The Church of England is presenting its preliminary attendance figures for 2023, introduced on Monday, as a development story however it omits to say the 160,000 worshippers it has misplaced since 2019.
“Weekly Church attendance up 5 per cent in third 12 months of consecutive development,” the official press launch proclaims in its headline.
The assertion says: “Overall, all-age weekly attendance at Church of England church buildings rose to 685,000 final 12 months, from 654,000 in 2022, a rise of 4.7 per cent. The variety of youngsters attending weekly elevated from 87,000 in 2022 to 92,000 (up 5.7 per cent).
“The full Statistics for Mission report is because of be printed within the autumn as traditional however these preliminary figures, printed for the primary time, goal to offer a snapshot of the general image.”
The all-age common weekly attendance determine throughout the C of E’s 11,000 church buildings contains the Sunday attendance and likewise folks turning as much as mid-week church companies similar to Holy Communions and occasions for youngsters similar to Messy Church.
The assertion admits that “complete attendance continues to be beneath 2019 ranges, the final 12 months earlier than the Covid-19 lockdowns”, however claims “the evaluation suggests in-person attendance is drawing nearer to the pre-pandemic development”.
The harsh actuality is that the C of E has misplaced 160,000 attendees throughout a median week together with Sundays since 2019 when 845,000 folks attended its church buildings. Since 2003, the all-age common weekly attendance has declined from 1,126,000. If we return additional in time, the image is even worse – round 40 per cent of the inhabitants had been attending in 1984.
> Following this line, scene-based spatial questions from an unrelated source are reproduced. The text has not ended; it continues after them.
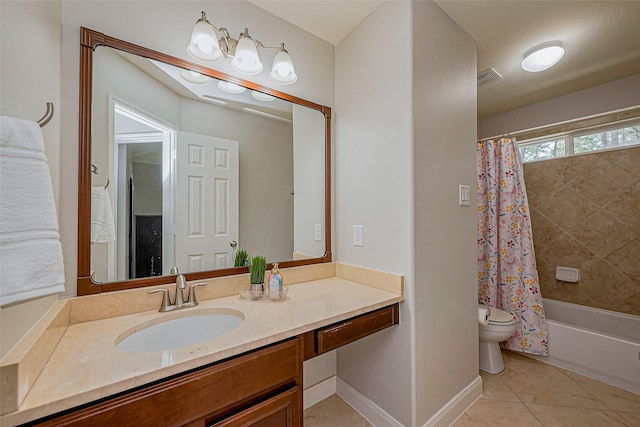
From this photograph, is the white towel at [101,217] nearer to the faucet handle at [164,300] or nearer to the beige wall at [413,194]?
the faucet handle at [164,300]

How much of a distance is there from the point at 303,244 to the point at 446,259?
863 millimetres

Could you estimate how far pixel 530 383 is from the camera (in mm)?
1886

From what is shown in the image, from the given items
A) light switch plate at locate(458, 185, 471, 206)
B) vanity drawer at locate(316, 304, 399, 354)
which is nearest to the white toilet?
light switch plate at locate(458, 185, 471, 206)

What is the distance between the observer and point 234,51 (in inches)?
55.1

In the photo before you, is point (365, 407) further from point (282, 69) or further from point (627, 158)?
point (627, 158)

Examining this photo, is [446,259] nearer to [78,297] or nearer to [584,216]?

With the inhabitants of England now round 67 million, 685,000 worshippers in 2023 means barely 1 per cent of the folks dwelling within the nation are turning as much as C of E church buildings.
The C of E is an establishment with monumental benefits over different Christian denominations and non secular teams within the UK. It is the Church by regulation established in England with 26 of its bishops entitled to take a seat within the House of Lords. Its Church Commissioners handle an endowment fund value £10.1 billion. It has 16,000 buildings throughout England and 4,630 faculties educating about 1 million youngsters.
Commenting on the annual improve because the pandemic within the preliminary attendance figures for 2023, the Archbishop of Canterbury, Justin Welby, mentioned: “This may be very welcome information and I hope it encourages church buildings throughout the nation.”
“I’m particularly heartened to listen to that extra youngsters are coming alongside to church and I’m grateful to everybody concerned in that ministry,” he added.
But once more the tough actuality is that the variety of younger folks attending C of E church buildings in a median week has plummeted by greater than half since 2003. At that point, 218,000 below 16 12 months olds attended C of E church buildings in a median week, in contrast with 92,000 in 2023. In 2019, there have been 120,000 youngsters attending C of E church buildings in a median week.
Also commenting on the 2023 figures, the Archbishop of York, Stephen Cottrell, mentioned: “This is superb information. For the primary time in a very long time now we have seen noticeable development.
“Of course we do not but know whether or not this development is a development however I take it as an ideal encouragement that our deal with reaching extra folks with the excellent news of Jesus, establishing new Christian communities, wherever they’re, revitalising our parishes, and in search of to change into a youthful and extra numerous church, making everybody really feel welcome, is starting to make a distinction.”
Arguably, the try by the C of E’s higher-ups to spin the story of denominational melt-down as a vindication of the Archbishops’ development technique is even sadder than the figures themselves. Did they critically assume that journalists would fail to spot the 160,000 disappearing worshippers since 2019 and the 441,000 since 2003?
The C of E now faces an uphill process in justifying its 26 bishops within the second chamber of the UK legislature. Labour again in 2022 introduced that its election manifesto would come with a dedication to reform the House of Lords.
The bishops within the Lords could properly have proven themselves to be reliably left-wing significantly in opposing the Conservative authorities’s plan to fly unlawful migrants to Rwanda however that doesn’t imply that they’ll escape a cull within the doubtless occasion that Labour wins the 2024 General Election.
If a Labour authorities’s reform of the House of Lords concerned allocating a proportion of locations within the second chamber to representatives of spiritual teams with these seats awarded in keeping with the variety of energetic members, the C of E might properly lose out to the Muslim Council of Great Britain, the Roman Catholic Church within the UK, and the Elim Pentecostal motion.
No quantity of episcopal spinning can disguise the exceptional development of Islam within the UK. A statistical query to the Church House, Westminster, press workplace in 2050, probably yielding a information story, would certainly be: what number of former C of E buildings have been transformed into mosques over the previous 25 years?
Julian Mann is a former Church of England vicar, now an evangelical journalist based mostly in Lancashire.